Spatial reasoning records
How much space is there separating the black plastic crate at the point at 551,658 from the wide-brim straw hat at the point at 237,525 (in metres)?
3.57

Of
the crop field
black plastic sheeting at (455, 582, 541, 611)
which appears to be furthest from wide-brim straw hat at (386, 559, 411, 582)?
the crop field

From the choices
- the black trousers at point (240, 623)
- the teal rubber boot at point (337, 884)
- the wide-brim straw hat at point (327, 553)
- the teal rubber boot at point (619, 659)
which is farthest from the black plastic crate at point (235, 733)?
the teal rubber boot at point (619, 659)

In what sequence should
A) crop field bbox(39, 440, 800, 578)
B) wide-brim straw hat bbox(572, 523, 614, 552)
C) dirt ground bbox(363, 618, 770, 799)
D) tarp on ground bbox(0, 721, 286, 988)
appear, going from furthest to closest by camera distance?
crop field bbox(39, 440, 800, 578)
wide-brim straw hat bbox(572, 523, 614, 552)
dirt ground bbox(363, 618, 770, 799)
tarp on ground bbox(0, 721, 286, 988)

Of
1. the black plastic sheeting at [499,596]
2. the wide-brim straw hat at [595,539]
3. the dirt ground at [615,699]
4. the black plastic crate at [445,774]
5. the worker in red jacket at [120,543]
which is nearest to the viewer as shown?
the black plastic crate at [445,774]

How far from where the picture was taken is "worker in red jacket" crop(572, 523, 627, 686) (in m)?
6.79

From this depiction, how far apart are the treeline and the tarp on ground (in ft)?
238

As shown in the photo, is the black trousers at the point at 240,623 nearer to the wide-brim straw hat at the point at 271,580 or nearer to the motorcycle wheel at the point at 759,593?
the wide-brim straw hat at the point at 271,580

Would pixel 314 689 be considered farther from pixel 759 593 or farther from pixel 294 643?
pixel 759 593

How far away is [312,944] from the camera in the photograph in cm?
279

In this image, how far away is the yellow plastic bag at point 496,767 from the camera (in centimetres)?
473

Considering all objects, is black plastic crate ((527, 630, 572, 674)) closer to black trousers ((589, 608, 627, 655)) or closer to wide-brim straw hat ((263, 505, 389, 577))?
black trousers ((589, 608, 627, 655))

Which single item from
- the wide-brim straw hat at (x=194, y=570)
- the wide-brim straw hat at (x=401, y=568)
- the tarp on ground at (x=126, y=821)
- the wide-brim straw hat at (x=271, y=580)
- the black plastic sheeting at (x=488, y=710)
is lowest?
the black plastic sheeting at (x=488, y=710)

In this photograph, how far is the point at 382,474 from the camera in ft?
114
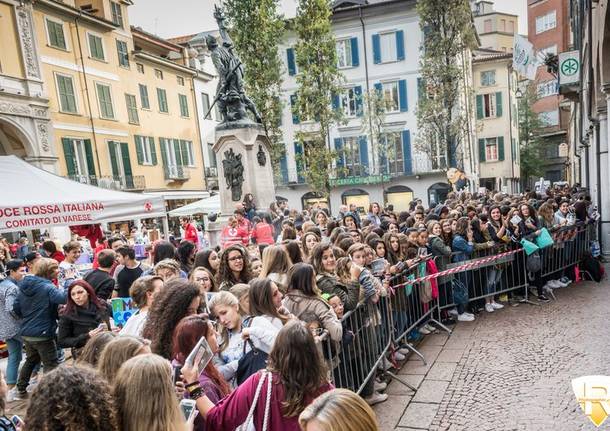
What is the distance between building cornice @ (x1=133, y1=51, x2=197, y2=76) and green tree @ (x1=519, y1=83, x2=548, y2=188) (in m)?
31.1

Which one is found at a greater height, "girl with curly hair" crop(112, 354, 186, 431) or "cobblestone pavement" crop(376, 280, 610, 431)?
"girl with curly hair" crop(112, 354, 186, 431)

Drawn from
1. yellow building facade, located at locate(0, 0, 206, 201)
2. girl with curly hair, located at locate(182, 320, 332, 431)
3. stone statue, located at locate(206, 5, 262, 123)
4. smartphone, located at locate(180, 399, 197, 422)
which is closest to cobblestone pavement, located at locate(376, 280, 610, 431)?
girl with curly hair, located at locate(182, 320, 332, 431)

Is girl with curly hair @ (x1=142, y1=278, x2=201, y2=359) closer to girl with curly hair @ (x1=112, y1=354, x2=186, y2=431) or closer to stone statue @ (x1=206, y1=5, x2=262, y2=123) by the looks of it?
girl with curly hair @ (x1=112, y1=354, x2=186, y2=431)

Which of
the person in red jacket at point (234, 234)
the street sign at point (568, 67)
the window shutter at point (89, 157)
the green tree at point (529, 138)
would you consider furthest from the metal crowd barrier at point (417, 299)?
the green tree at point (529, 138)

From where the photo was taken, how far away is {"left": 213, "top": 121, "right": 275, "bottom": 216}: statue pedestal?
1376 cm

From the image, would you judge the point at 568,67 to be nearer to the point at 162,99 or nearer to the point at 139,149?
the point at 139,149

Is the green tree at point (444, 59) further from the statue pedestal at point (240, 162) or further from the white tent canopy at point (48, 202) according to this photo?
the white tent canopy at point (48, 202)

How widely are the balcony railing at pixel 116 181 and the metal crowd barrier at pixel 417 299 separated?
22.2 meters

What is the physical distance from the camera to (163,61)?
30.2 meters

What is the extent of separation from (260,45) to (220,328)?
805 inches

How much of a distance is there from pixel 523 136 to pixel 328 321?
4511 cm

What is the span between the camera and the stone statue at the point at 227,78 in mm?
13594

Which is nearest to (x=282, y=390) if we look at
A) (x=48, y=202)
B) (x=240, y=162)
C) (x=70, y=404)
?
(x=70, y=404)

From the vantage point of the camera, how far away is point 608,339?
6000 millimetres
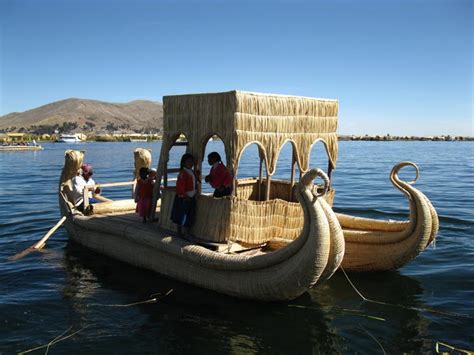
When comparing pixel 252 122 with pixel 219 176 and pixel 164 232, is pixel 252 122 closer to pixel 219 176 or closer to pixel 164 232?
pixel 219 176

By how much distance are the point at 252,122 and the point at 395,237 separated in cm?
339

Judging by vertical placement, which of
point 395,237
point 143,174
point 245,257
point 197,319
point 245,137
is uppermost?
point 245,137

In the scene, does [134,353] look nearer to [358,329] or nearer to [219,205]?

- What you will do: Print once more, exactly, the lines from the one with "From where the photo" through the last line of the data, both ends included, without any pictures.

- Exercise solution:
From where the photo was taken, how far away is {"left": 213, "top": 121, "right": 275, "bottom": 216}: statue pedestal?
1376 cm

From the image, would you judge the point at 568,67 to be nearer to the point at 162,99 or nearer to the point at 139,149?
the point at 139,149

Is the green tree at point (444, 59) further from the statue pedestal at point (240, 162) or further from the white tent canopy at point (48, 202) according to this photo?
the white tent canopy at point (48, 202)

How widely are the balcony railing at pixel 116 181 and the metal crowd barrier at pixel 417 299 separated?
22.2 meters

What is the physical distance from the camera to (163,61)?
30.2 meters

What is the extent of separation from (260,45) to (220,328)?
805 inches

How much of a distance is there from pixel 523 136 to pixel 328 321?
4511 cm

What is the span between the camera and the stone statue at the point at 227,78 in mm?
13594

Which is nearest to (x=282, y=390) if we look at
A) (x=48, y=202)
B) (x=240, y=162)
C) (x=70, y=404)
?
(x=70, y=404)

From the vantage point of the camera, how far away is point 608,339?
6000 millimetres
When comparing pixel 252 122 with pixel 219 176 and pixel 164 232, is pixel 252 122 closer to pixel 219 176 or closer to pixel 164 232?
pixel 219 176

By how much distance are the point at 252,122 and the point at 395,237 separated in cm?
339

Judging by vertical placement, which of
point 395,237
point 143,174
point 245,257
point 197,319
point 245,137
is uppermost?
point 245,137

In the scene, does [134,353] look nearer to [358,329] or nearer to [219,205]?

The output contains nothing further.